* **Raw data**:
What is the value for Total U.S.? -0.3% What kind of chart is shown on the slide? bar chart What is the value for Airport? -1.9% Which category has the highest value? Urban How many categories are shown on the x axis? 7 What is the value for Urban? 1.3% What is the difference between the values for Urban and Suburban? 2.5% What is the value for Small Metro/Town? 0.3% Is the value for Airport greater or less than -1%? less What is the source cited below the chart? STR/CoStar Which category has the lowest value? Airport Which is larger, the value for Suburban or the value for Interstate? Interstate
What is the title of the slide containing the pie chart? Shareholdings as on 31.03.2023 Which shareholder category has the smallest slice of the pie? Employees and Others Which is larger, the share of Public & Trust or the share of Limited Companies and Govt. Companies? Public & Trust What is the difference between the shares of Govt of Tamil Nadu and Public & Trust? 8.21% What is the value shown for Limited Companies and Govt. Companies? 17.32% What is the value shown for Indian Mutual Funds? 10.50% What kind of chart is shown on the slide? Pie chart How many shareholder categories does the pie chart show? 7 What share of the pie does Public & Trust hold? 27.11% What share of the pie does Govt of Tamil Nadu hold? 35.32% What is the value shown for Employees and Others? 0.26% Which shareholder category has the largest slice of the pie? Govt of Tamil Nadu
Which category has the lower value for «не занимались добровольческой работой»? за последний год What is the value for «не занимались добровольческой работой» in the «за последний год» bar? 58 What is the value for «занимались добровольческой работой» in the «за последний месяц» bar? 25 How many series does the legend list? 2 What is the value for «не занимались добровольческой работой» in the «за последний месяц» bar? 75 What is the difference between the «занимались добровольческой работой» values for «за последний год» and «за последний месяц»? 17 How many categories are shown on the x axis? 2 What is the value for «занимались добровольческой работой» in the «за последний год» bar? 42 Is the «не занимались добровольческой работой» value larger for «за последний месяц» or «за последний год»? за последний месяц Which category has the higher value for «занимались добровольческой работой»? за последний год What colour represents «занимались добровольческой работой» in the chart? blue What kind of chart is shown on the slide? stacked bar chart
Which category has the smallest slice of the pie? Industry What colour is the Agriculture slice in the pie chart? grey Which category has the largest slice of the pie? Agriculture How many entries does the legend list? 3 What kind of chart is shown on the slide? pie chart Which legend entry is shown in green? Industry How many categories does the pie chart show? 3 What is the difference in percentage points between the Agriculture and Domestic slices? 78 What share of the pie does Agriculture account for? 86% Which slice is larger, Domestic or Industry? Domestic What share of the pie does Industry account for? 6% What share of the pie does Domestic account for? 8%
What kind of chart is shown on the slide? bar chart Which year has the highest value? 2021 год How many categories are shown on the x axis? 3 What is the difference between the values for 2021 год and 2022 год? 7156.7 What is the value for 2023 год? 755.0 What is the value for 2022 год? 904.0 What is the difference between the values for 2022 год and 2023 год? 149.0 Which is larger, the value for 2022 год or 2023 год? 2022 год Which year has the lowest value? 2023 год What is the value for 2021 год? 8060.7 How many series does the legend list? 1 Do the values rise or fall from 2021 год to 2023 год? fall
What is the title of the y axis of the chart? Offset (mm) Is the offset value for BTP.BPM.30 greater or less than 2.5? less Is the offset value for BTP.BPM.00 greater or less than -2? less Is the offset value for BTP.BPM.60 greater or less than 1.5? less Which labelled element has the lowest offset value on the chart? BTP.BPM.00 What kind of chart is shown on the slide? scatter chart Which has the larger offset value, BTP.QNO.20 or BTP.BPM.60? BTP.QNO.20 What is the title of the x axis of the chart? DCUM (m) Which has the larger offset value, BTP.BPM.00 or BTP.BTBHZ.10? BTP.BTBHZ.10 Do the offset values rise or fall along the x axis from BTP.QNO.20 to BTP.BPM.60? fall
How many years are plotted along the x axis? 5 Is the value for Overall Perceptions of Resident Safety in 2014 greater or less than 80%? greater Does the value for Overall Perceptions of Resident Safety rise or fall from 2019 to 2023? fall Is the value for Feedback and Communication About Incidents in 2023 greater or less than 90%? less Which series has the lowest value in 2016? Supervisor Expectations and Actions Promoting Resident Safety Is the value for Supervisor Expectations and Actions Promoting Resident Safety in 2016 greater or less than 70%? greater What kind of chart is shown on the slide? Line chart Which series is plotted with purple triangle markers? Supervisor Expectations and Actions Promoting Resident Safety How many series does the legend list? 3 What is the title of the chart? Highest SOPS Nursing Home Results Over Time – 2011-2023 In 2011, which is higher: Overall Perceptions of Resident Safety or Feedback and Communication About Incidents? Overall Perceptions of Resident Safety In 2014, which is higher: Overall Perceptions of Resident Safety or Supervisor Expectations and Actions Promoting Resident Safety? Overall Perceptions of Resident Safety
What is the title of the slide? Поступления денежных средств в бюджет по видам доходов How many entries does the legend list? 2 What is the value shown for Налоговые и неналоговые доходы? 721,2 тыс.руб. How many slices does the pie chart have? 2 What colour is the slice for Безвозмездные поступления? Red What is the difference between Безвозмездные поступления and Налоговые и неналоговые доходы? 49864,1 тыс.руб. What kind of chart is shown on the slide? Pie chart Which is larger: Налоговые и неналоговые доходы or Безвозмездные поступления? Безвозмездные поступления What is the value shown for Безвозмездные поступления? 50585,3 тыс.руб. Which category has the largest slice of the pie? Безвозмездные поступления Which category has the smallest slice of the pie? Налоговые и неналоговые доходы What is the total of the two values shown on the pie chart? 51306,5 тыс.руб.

* **Brief**:
Write out all eight entries above word for word, reproducing each line unchanged.

* **Exercise result**:
What is the value for Total U.S.? -0.3% What kind of chart is shown on the slide? bar chart What is the value for Airport? -1.9% Which category has the highest value? Urban How many categories are shown on the x axis? 7 What is the value for Urban? 1.3% What is the difference between the values for Urban and Suburban? 2.5% What is the value for Small Metro/Town? 0.3% Is the value for Airport greater or less than -1%? less What is the source cited below the chart? STR/CoStar Which category has the lowest value? Airport Which is larger, the value for Suburban or the value for Interstate? Interstate
What is the title of the slide containing the pie chart? Shareholdings as on 31.03.2023 Which shareholder category has the smallest slice of the pie? Employees and Others Which is larger, the share of Public & Trust or the share of Limited Companies and Govt. Companies? Public & Trust What is the difference between the shares of Govt of Tamil Nadu and Public & Trust? 8.21% What is the value shown for Limited Companies and Govt. Companies? 17.32% What is the value shown for Indian Mutual Funds? 10.50% What kind of chart is shown on the slide? Pie chart How many shareholder categories does the pie chart show? 7 What share of the pie does Public & Trust hold? 27.11% What share of the pie does Govt of Tamil Nadu hold? 35.32% What is the value shown for Employees and Others? 0.26% Which shareholder category has the largest slice of the pie? Govt of Tamil Nadu
Which category has the lower value for «не занимались добровольческой работой»? за последний год What is the value for «не занимались добровольческой работой» in the «за последний год» bar? 58 What is the value for «занимались добровольческой работой» in the «за последний месяц» bar? 25 How many series does the legend list? 2 What is the value for «не занимались добровольческой работой» in the «за последний месяц» bar? 75 What is the difference between the «занимались добровольческой работой» values for «за последний год» and «за последний месяц»? 17 How many categories are shown on the x axis? 2 What is the value for «занимались добровольческой работой» in the «за последний год» bar? 42 Is the «не занимались добровольческой работой» value larger for «за последний месяц» or «за последний год»? за последний месяц Which category has the higher value for «занимались добровольческой работой»? за последний год What colour represents «занимались добровольческой работой» in the chart? blue What kind of chart is shown on the slide? stacked bar chart
Which category has the smallest slice of the pie? Industry What colour is the Agriculture slice in the pie chart? grey Which category has the largest slice of the pie? Agriculture How many entries does the legend list? 3 What kind of chart is shown on the slide? pie chart Which legend entry is shown in green? Industry How many categories does the pie chart show? 3 What is the difference in percentage points between the Agriculture and Domestic slices? 78 What share of the pie does Agriculture account for? 86% Which slice is larger, Domestic or Industry? Domestic What share of the pie does Industry account for? 6% What share of the pie does Domestic account for? 8%
What kind of chart is shown on the slide? bar chart Which year has the highest value? 2021 год How many categories are shown on the x axis? 3 What is the difference between the values for 2021 год and 2022 год? 7156.7 What is the value for 2023 год? 755.0 What is the value for 2022 год? 904.0 What is the difference between the values for 2022 год and 2023 год? 149.0 Which is larger, the value for 2022 год or 2023 год? 2022 год Which year has the lowest value? 2023 год What is the value for 2021 год? 8060.7 How many series does the legend list? 1 Do the values rise or fall from 2021 год to 2023 год? fall
What is the title of the y axis of the chart? Offset (mm) Is the offset value for BTP.BPM.30 greater or less than 2.5? less Is the offset value for BTP.BPM.00 greater or less than -2? less Is the offset value for BTP.BPM.60 greater or less than 1.5? less Which labelled element has the lowest offset value on the chart? BTP.BPM.00 What kind of chart is shown on the slide? scatter chart Which has the larger offset value, BTP.QNO.20 or BTP.BPM.60? BTP.QNO.20 What is the title of the x axis of the chart? DCUM (m) Which has the larger offset value, BTP.BPM.00 or BTP.BTBHZ.10? BTP.BTBHZ.10 Do the offset values rise or fall along the x axis from BTP.QNO.20 to BTP.BPM.60? fall
How many years are plotted along the x axis? 5 Is the value for Overall Perceptions of Resident Safety in 2014 greater or less than 80%? greater Does the value for Overall Perceptions of Resident Safety rise or fall from 2019 to 2023? fall Is the value for Feedback and Communication About Incidents in 2023 greater or less than 90%? less Which series has the lowest value in 2016? Supervisor Expectations and Actions Promoting Resident Safety Is the value for Supervisor Expectations and Actions Promoting Resident Safety in 2016 greater or less than 70%? greater What kind of chart is shown on the slide? Line chart Which series is plotted with purple triangle markers? Supervisor Expectations and Actions Promoting Resident Safety How many series does the legend list? 3 What is the title of the chart? Highest SOPS Nursing Home Results Over Time – 2011-2023 In 2011, which is higher: Overall Perceptions of Resident Safety or Feedback and Communication About Incidents? Overall Perceptions of Resident Safety In 2014, which is higher: Overall Perceptions of Resident Safety or Supervisor Expectations and Actions Promoting Resident Safety? Overall Perceptions of Resident Safety
What is the title of the slide? Поступления денежных средств в бюджет по видам доходов How many entries does the legend list? 2 What is the value shown for Налоговые и неналоговые доходы? 721,2 тыс.руб. How many slices does the pie chart have? 2 What colour is the slice for Безвозмездные поступления? Red What is the difference between Безвозмездные поступления and Налоговые и неналоговые доходы? 49864,1 тыс.руб. What kind of chart is shown on the slide? Pie chart Which is larger: Налоговые и неналоговые доходы or Безвозмездные поступления? Безвозмездные поступления What is the value shown for Безвозмездные поступления? 50585,3 тыс.руб. Which category has the largest slice of the pie? Безвозмездные поступления Which category has the smallest slice of the pie? Налоговые и неналоговые доходы What is the total of the two values shown on the pie chart? 51306,5 тыс.руб.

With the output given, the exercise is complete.